Welcome back to Second Union’s coverage of the MCU films! Avengers: Infinity War releases in a few days, and to celebrate the arrival, we’ll be taking a look at Spider-Man: Homecoming, following the web-slinging superhero (Tom Holland) after his debut in Captain America: Civil War. He must attempt to maintain a balance between school and crime-fighting, all while trying to prove himself to Tony Stark. When he discovers an underground weapons manufacturing ring, he has to try to dismantle it and take down the leader, a supervillain known as Vulture.
Marvel’s solo film formula has kept the studio going for a decade now. As seen in prior films like Iron Man, Thor, and Doctor Strange, the studio’s formula consists of a selfish character who must come to terms with their actions. By the end of the film, they’ve learned important lessons and saved the world from a threat. As you can expect, the best Marvel films are the ones that break that mold, and Spider-Man: Homecoming does just that. It impressively acts as a superhero film while masquerading as a coming-of-age flick reminiscent of the ones made famous in the ’80s.
Spider-Man: Homecoming is not a movie without flaws. Like all superhero films, it has trouble balancing certain aspects. What was marketed as a solo outing for the hero is mostly spent with him trying to live up to his mentor’s legacy. It’s not that elements like this aren’t important to have in a film. It’s just that the movie spends so much time focusing on this aspect that it begins to feel boring in parts, as well as a bit repetitive. That being said, Robert Downey Jr. is always great, and this is no exception. Stark is as entertaining as he is in any of the other Marvel films, and his presence is most certainly appreciated.
Tom Holland’s performance as Spider-Man is quite possibly the best one yet, but his performance as Peter Parker is even better. In the other two Spider-Man franchises, there wasn’t much room for high-school antics, as those focused on the superhero aspect of Parker’s life more than it did on his school and home life. This film definitely favors the latter, spending lots of time focusing on Peter’s relationships, as well as the general troubles of being a high-schooler. Coupled with the fact that he’s close to becoming an Avenger, the smaller-scale elements really make this movie special and different than others before it.
In a universe where very few superhero villains can be labeled as “memorable”, Vulture / Adrian Toomes (Michael Keaton) is one of the best. Keaton gives one of the best villain performances simply because of how the film focuses on him as a human being with thoughts and emotions. Up until this point, there really hasn’t been that many relatable villains, but Toomes is great because of how you see him. He isn’t corrupted by power. Behind his villainy, there’s a serious and believable driving force. This makes him one of the greatest and well-developed antagonists in Marvel’s library.
In terms of action sequences, Homecoming‘s are exciting and enjoyable. They serve no purpose other than entertaining and do just that.
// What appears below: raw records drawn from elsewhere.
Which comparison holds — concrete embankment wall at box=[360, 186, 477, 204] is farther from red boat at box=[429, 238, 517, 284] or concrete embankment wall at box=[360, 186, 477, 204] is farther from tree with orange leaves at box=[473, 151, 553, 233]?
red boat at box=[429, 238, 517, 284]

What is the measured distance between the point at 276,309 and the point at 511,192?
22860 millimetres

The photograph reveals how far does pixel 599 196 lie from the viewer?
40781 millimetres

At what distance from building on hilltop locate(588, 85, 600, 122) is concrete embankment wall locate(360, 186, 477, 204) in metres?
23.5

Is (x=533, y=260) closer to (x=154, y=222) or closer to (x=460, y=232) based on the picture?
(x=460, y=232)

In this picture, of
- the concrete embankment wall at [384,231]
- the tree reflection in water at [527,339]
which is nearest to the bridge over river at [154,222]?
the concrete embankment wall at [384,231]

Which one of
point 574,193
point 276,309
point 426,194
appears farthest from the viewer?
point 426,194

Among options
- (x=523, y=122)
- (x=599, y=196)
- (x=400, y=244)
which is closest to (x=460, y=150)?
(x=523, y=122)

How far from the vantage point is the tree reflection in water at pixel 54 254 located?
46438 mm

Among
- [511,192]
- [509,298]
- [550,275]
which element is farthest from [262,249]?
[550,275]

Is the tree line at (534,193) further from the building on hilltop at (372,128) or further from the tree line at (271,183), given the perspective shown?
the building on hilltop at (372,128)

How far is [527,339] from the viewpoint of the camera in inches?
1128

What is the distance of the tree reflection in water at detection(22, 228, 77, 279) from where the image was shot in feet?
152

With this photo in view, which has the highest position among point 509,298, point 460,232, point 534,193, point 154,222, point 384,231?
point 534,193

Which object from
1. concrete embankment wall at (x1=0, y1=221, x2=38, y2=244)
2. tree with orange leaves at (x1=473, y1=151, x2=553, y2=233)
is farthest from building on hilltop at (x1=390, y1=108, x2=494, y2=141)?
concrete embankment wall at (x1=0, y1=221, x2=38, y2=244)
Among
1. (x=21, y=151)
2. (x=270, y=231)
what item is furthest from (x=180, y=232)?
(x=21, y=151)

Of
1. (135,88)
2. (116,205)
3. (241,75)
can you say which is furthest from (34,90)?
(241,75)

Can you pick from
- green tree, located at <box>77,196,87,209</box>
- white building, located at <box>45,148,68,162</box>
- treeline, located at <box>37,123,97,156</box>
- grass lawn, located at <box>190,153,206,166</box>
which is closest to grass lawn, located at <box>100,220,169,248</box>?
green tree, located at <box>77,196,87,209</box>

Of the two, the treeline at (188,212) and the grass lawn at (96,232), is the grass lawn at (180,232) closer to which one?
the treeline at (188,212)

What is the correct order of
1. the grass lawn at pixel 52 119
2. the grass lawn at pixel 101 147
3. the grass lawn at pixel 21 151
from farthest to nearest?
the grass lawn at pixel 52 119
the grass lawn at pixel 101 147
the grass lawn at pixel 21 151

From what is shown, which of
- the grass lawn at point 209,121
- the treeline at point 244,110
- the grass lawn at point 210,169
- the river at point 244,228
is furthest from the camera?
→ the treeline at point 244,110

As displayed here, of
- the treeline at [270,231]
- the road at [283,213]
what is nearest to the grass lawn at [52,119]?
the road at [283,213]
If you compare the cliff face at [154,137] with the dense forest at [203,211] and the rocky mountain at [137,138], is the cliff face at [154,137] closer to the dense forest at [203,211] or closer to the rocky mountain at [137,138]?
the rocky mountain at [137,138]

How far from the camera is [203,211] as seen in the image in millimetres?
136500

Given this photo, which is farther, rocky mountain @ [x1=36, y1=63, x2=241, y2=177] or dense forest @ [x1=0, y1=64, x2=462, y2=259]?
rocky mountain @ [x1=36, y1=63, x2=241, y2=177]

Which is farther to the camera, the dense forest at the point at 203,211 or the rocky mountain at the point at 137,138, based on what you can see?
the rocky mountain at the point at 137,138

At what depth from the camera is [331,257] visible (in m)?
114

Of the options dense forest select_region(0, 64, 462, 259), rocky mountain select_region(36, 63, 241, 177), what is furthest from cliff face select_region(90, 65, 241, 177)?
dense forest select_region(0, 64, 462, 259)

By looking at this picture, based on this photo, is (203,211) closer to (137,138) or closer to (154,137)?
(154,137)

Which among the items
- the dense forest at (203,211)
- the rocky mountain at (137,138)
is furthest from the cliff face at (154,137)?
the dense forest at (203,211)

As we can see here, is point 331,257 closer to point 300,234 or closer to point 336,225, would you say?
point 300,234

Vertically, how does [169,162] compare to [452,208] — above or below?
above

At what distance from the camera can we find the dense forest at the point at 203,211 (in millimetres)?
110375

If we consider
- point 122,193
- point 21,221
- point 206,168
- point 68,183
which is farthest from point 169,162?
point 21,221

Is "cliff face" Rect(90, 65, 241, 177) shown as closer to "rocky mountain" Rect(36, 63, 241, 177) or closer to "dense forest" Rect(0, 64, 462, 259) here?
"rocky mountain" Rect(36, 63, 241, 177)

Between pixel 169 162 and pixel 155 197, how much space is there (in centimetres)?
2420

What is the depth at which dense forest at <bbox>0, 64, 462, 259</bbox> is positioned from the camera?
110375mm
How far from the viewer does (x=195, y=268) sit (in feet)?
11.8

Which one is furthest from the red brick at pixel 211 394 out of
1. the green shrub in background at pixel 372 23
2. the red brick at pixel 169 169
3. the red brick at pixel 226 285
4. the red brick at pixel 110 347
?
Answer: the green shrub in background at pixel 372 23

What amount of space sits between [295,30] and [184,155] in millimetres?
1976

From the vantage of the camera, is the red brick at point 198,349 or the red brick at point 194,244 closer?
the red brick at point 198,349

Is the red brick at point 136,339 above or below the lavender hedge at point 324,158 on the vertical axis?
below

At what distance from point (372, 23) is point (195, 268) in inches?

While they aren’t as visually stunning and fast-paced as others in Marvel’s library, there’s no doubt that they’re fun. The best is by far the Washington Monument scene. Not only is it tense, but it’s also funny. The ferry scene is a close second, that one being even more engaging. The only issue with these scenes is that they’re way too short. None of them have to be long like the airport battle in Civil War, but they definitely could be a bit more lengthy.
One of the film’s best aspects is that it doesn’t feel like a step backward for the film version of the character. There’s no Uncle Ben subplot, no exposition as to how and why Peter started crime-fighting. This is good because we’ve seen those twice before. However, it also feels a bit too much like a set-up. It isn’t as bad or as obvious as other films before it, but could we do without the introduction of something new at the end of these films? Just once. Did we really need the introduction of the Iron Spider suit? No. The film could’ve also done without Michelle (Zendaya) dropping that her nickname is M.J. The references feel out-of-place in a movie that fits in snugly with the rest of the MCU.
Spider-Man: Homecoming is one of the most delightful entries in the MCU. While not without its flaws, it chooses to “stay close to the ground” instead of going for a massive-scale blockbuster. Tom Holland proves himself more than up to the task of portraying both Peter Parker and Spider-Man, and the decision to focus more on his daily life was very much so important, paying off nicely. Timeline errors aside, this is one of the most enjoyable entries in the MCU, and also one of the best.
Spider-Man: Homecoming stars Tom Holland, Michael Keaton, Jon Favreau, Gwyneth Paltrow, Zendaya, Donald Glover, Jacob Batalon, Laura Harrier, Tony Revolori, Bokeem Woodbine, Tyne Daly, Marisa Tomei, Robert Downey Jr. Directed by Jon Watts.